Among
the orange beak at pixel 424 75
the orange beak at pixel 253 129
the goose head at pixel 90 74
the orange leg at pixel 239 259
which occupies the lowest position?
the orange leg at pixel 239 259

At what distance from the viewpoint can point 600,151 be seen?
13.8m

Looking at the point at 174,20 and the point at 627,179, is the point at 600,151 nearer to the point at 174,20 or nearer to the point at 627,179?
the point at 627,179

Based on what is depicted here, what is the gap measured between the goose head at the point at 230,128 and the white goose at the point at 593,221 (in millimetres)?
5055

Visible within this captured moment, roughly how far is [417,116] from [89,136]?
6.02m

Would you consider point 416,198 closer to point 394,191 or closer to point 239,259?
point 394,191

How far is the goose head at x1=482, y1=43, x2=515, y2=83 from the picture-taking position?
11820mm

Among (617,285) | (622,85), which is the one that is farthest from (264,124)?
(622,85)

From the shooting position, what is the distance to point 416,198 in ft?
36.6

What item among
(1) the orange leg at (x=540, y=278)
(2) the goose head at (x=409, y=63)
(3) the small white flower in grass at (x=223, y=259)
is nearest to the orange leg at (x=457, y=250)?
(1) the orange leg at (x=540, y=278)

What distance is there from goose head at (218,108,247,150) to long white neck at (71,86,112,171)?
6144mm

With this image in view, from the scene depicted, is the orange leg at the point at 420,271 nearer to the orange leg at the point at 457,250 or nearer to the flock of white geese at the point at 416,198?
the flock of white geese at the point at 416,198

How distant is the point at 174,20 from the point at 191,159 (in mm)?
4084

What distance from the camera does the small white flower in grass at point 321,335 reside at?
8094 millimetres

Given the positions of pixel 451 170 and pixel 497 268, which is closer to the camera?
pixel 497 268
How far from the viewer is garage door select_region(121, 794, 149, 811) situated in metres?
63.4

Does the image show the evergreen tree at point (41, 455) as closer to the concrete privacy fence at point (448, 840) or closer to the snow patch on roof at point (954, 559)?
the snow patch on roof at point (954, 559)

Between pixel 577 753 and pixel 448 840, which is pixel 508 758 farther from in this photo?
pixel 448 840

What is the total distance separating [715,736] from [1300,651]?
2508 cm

-*-

**WHAT TO DO:** Copy every entry above word for word, keeping the original order.

**OUTPUT BELOW:**
Among
the orange beak at pixel 424 75
the orange beak at pixel 253 129
the goose head at pixel 90 74
the orange leg at pixel 239 259
which occupies the lowest position?
the orange leg at pixel 239 259

At what distance from the viewpoint can point 600,151 be seen?
13.8m

Looking at the point at 174,20 and the point at 627,179, is the point at 600,151 nearer to the point at 174,20 or nearer to the point at 627,179?
the point at 627,179

Based on what is depicted here, what is the gap measured between the goose head at the point at 230,128 and the white goose at the point at 593,221 (in millimetres)?
5055

Visible within this captured moment, roughly how far is [417,116] from [89,136]?
6.02m

Would you consider point 416,198 closer to point 394,191 or closer to point 239,259?
point 394,191

How far is the goose head at x1=482, y1=43, x2=515, y2=83 from the picture-taking position?
11820mm

Among (617,285) | (622,85), which is the one that is farthest from (264,124)?
(622,85)

From the shooting position, what is the distance to point 416,198 in ft?
36.6

What item among
(1) the orange leg at (x=540, y=278)
(2) the goose head at (x=409, y=63)
(3) the small white flower in grass at (x=223, y=259)
is nearest to the orange leg at (x=457, y=250)?
(1) the orange leg at (x=540, y=278)

What distance is there from goose head at (218,108,247,150) to long white neck at (71,86,112,171)?
6144mm

With this image in view, from the scene depicted, is the orange leg at the point at 420,271 nearer to the orange leg at the point at 457,250 or nearer to the flock of white geese at the point at 416,198?
the flock of white geese at the point at 416,198

How distant is the point at 174,20 from the point at 191,159 (in mm)?
4084

What distance from the camera does the small white flower in grass at point 321,335 reside at?
8094 millimetres

Given the positions of pixel 451 170 and pixel 497 268, which is closer to the camera?
pixel 497 268
How far from the viewer is garage door select_region(121, 794, 149, 811) situated in metres?
63.4

Does the image show the evergreen tree at point (41, 455) as closer to the concrete privacy fence at point (448, 840) or closer to the snow patch on roof at point (954, 559)?
the snow patch on roof at point (954, 559)

Between pixel 577 753 and pixel 448 840, which is pixel 508 758 farther from in this photo?
pixel 448 840

What is the total distance separating [715,736] from [1300,651]?
2508 cm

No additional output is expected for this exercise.